Write out again, word for word, the lines below from the line that holds "Sandra Lee 2 of 2" through the line that holds "Building - River Bend Apartments", omitting pictures.

> _Given records_
- - - -

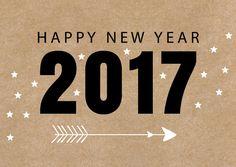 Moderne nieuwjaarskaart met kraftprint en jaartal, verkrijgbaar bij #kaartje2go voor €1,89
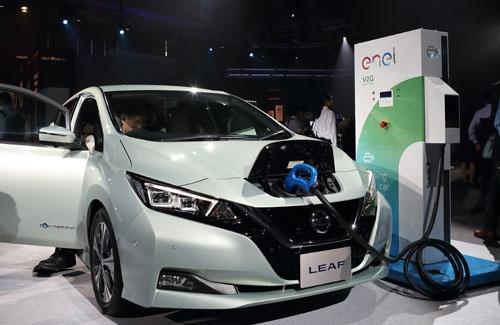 全面改良した日産自動車の「リーフ」。1回の充電で400kmの走行を実現する(写真:Shutterstock/アフロ)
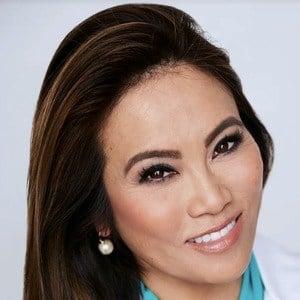 Sandra Lee 2 of 2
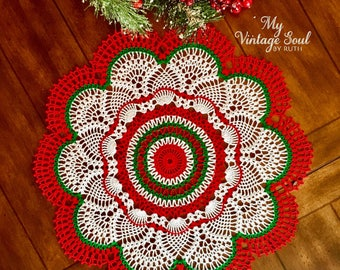 Red Round Holiday Doily - Farmhouse Decor - Pineapple Crochet Doily - Country Home Decor - Crochet Lace Doily - Wedding Gift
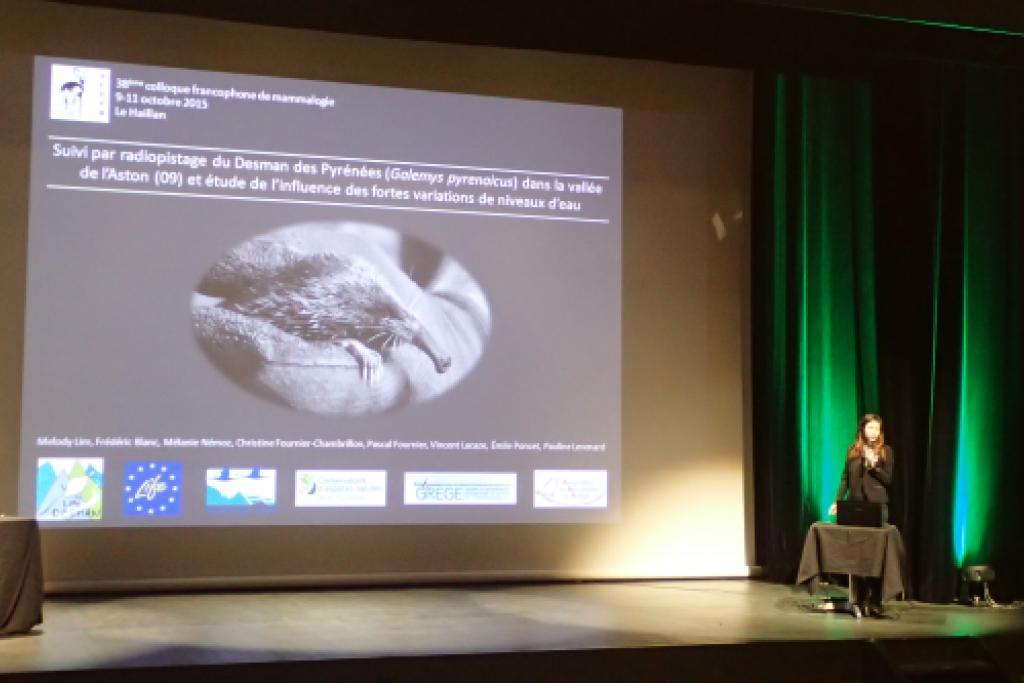 Melody Lim lors de sa présentation au colloque SFEPM © Emile Poncet
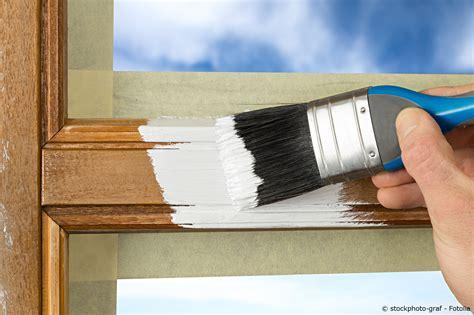 Fensterrahmen Abschleifen Lackieren by Sch 246 Nheitsreparaturen Streichen T 252 R Und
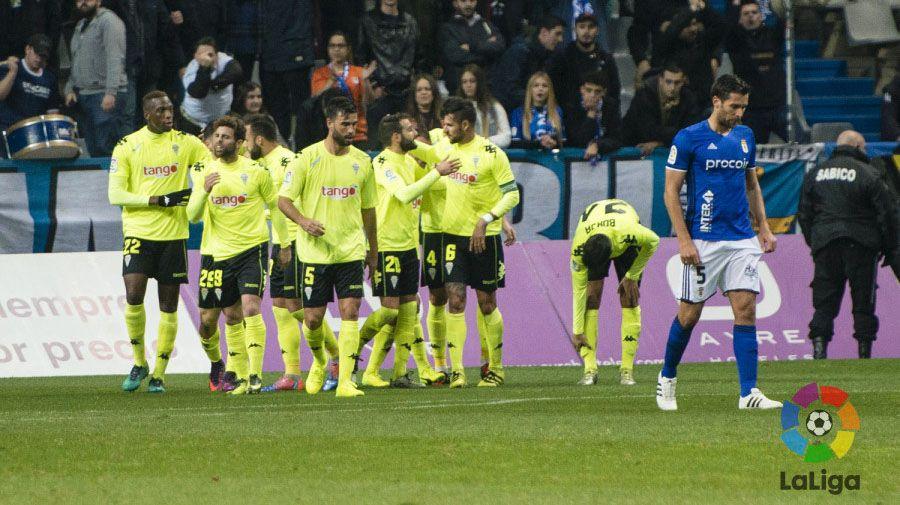 Los jugadores del Córdoba celebran el primer gol del encuentro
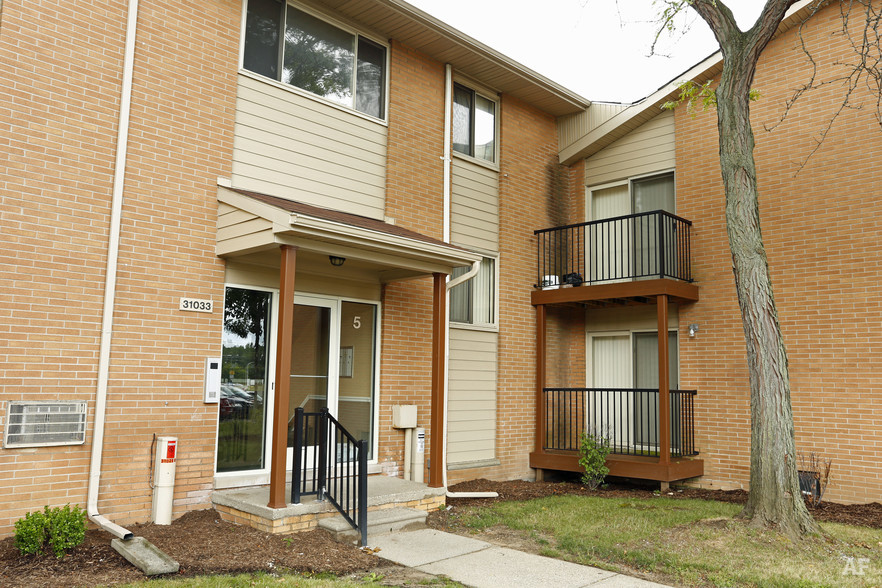 Building - River Bend Apartments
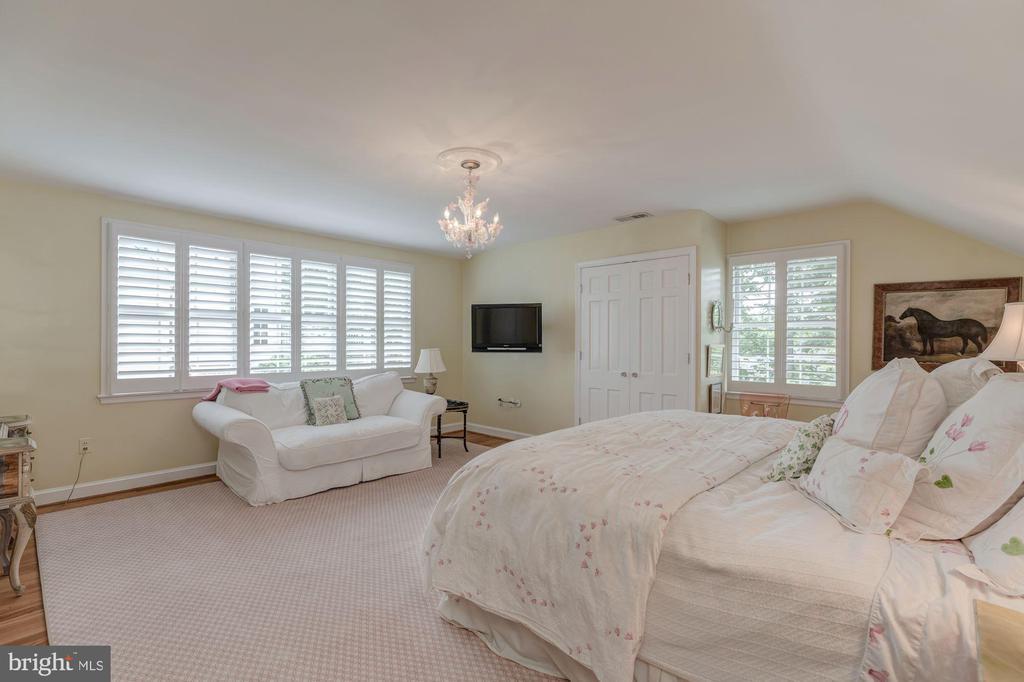 Upper Level - Bedroom 2 with En-Suite Bath - 4070 52ND ST NW, WASHINGTON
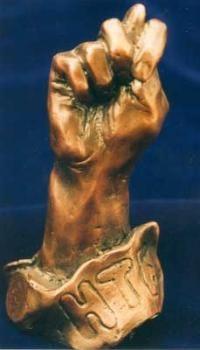 Статуэтка в форме кукиша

- - - -

> _Answer below_
 Sandra Lee 2 of 2
 Red Round Holiday Doily - Farmhouse Decor - Pineapple Crochet Doily - Country Home Decor - Crochet Lace Doily - Wedding Gift
 Melody Lim lors de sa présentation au colloque SFEPM © Emile Poncet
 Fensterrahmen Abschleifen Lackieren by Sch 246 Nheitsreparaturen Streichen T 252 R Und
 Los jugadores del Córdoba celebran el primer gol del encuentro
 Building - River Bend Apartments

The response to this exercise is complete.